By this point I knew I wasn't going to get it and I wanted to quit. I thought about it multiple times but (just like last race) I knew it wasn't fair for me to ask my family to let me go run another marathon in a week or two with the time and expense needed to do so. So I pressed on. With the OTQ girl out, people started telling me that I was in 3rd place. I was already upset at myself with not being able to keep my pace, but I thought if I could at least finish in 3rd that would be something. My friend was an amazing spectator - riding her bike around and waving a Virginia flag for me as I came by. I was so frustrated and upset though - how could this have gone so badly? I was ready! I started to question my fitness - why couldn't I hold the pace? Was it just the wind/conditions of the day? Was it too much BodyPump this season? Should I have used a different training schedule? Had I been training for too many months in a row? Unfortunately, I still had 6 miles to try and silence all of those negative thoughts that were going through my head.
Miles 21-26.2 (7:16, 7:25, 7:22, 7:43, 7:40, 7:28, 7:05 (0.31mi)) I was toast. Done, done, done done done. I was mortified that my friend was here to witness this gigantic crash and burn of a race. I was passing tons of people who were also doing the marathoner's shuffle but I was also getting passed by a few. I started to worry that I'd get passed by another girl - taking me out of 3rd place. That's one of the few thoughts that kept me going - just try not to get passed by another girl. By this point I was seeing 7:30s and up on my watch and I just wanted this to END. Just get me to the finish so I can sit down. I was so tired of being pummeled by the wind. I had been running on my own since mile 7. All of the things I was looking forward to after getting my sub-3 (taking photos at the finish, celebrating with my teammates, buying a shirt or two at the expo, celebrating with my friend at a post-race lunch, having a much nicer 9-hr drive home) were now out the window. I dragged my body across the line in 3:06:27, narrowly avoiding being passed by the 4th place female. I had tears for a second or two, but once I saw the rest of my team I wanted to celebrate their accomplishments. Three of them had gone sub-3, and my very favorite part of the day was watching my teammate Matt come barreling through the finish line to snag his first-ever Boston Qualifier. He was elated and I could not have been happier for him!

**DIRECTION 1:** Identify every line of the records that contains the string "stone" and copy each one. Case counts.
The records are unrelated to the marathon race report.

**RECORDS SHOWN:**
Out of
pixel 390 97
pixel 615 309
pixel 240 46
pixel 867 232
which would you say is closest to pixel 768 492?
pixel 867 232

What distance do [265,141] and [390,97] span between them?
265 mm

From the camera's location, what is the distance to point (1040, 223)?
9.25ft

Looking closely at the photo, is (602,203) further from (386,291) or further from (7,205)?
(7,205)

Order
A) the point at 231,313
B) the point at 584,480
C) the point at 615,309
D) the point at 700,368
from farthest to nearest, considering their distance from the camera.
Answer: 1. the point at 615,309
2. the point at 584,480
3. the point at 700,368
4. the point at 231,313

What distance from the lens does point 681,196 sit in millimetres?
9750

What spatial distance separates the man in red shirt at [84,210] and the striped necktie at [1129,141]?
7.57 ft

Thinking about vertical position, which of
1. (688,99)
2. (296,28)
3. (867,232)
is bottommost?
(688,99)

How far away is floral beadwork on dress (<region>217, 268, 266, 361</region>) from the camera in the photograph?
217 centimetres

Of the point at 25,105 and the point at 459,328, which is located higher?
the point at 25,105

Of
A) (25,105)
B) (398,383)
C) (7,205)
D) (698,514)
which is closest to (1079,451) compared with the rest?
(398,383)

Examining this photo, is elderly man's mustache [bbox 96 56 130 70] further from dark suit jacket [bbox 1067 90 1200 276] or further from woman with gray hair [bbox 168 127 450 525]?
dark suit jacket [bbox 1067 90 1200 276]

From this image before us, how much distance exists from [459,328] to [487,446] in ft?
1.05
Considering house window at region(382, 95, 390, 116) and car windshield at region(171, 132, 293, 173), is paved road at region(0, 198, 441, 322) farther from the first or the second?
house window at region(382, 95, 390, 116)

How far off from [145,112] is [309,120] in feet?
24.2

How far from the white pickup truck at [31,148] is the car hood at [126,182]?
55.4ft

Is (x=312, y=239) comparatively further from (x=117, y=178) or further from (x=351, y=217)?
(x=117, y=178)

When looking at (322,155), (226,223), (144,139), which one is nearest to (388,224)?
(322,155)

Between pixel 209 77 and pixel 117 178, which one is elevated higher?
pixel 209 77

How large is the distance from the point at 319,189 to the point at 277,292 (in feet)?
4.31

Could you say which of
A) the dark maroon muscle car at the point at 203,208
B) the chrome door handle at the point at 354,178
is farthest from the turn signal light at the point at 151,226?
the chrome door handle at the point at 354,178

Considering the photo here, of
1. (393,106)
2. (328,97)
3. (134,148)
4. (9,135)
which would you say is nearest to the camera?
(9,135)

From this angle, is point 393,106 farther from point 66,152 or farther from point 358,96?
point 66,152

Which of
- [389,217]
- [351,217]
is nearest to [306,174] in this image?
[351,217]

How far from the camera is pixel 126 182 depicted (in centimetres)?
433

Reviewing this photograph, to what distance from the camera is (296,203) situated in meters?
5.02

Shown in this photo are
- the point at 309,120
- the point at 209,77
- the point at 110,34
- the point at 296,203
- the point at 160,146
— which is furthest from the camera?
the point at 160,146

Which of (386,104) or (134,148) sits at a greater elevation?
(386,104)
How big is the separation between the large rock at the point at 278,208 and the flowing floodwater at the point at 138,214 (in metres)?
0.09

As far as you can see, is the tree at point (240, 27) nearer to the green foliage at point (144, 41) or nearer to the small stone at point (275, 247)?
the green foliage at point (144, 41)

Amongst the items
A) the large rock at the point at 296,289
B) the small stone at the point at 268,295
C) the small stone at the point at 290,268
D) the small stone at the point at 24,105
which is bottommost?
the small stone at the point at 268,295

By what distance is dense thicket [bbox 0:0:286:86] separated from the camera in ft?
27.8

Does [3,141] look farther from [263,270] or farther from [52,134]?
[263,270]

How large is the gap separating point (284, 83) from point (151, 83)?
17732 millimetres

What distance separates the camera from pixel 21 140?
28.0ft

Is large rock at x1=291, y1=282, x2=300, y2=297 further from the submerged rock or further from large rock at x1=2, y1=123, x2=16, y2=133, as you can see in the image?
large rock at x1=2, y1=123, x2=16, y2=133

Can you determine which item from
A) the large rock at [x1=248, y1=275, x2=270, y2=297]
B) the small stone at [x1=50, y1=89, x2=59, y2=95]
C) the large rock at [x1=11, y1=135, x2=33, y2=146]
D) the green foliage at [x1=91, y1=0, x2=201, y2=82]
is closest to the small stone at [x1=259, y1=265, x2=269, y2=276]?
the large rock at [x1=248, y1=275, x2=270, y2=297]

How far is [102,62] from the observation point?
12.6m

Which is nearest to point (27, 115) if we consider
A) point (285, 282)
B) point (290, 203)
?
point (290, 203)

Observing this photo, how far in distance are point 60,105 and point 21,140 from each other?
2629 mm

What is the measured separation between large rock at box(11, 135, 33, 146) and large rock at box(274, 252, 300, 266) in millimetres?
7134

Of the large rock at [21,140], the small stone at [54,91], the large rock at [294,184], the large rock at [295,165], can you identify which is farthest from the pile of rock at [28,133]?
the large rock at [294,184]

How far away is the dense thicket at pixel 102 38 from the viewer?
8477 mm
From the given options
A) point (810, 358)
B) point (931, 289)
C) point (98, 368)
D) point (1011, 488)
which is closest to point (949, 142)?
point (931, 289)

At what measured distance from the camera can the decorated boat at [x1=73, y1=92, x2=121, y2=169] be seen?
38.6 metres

**DIRECTION 2:** In the marathon race report, what finishing time did the runner record?

**COMPLETE OUTPUT 1:**
As far as you can see, is the tree at point (240, 27) nearer to the green foliage at point (144, 41) or nearer to the small stone at point (275, 247)?
B) the small stone at the point at 268,295
C) the small stone at the point at 290,268
D) the small stone at the point at 24,105
the small stone at the point at 268,295
B) the small stone at [x1=50, y1=89, x2=59, y2=95]
is closest to the small stone at [x1=259, y1=265, x2=269, y2=276]?
Of the large rock at [21,140], the small stone at [54,91], the large rock at [294,184], the large rock at [295,165], can you identify which is farthest from the pile of rock at [28,133]?

**COMPLETE OUTPUT 2:** 3:06:27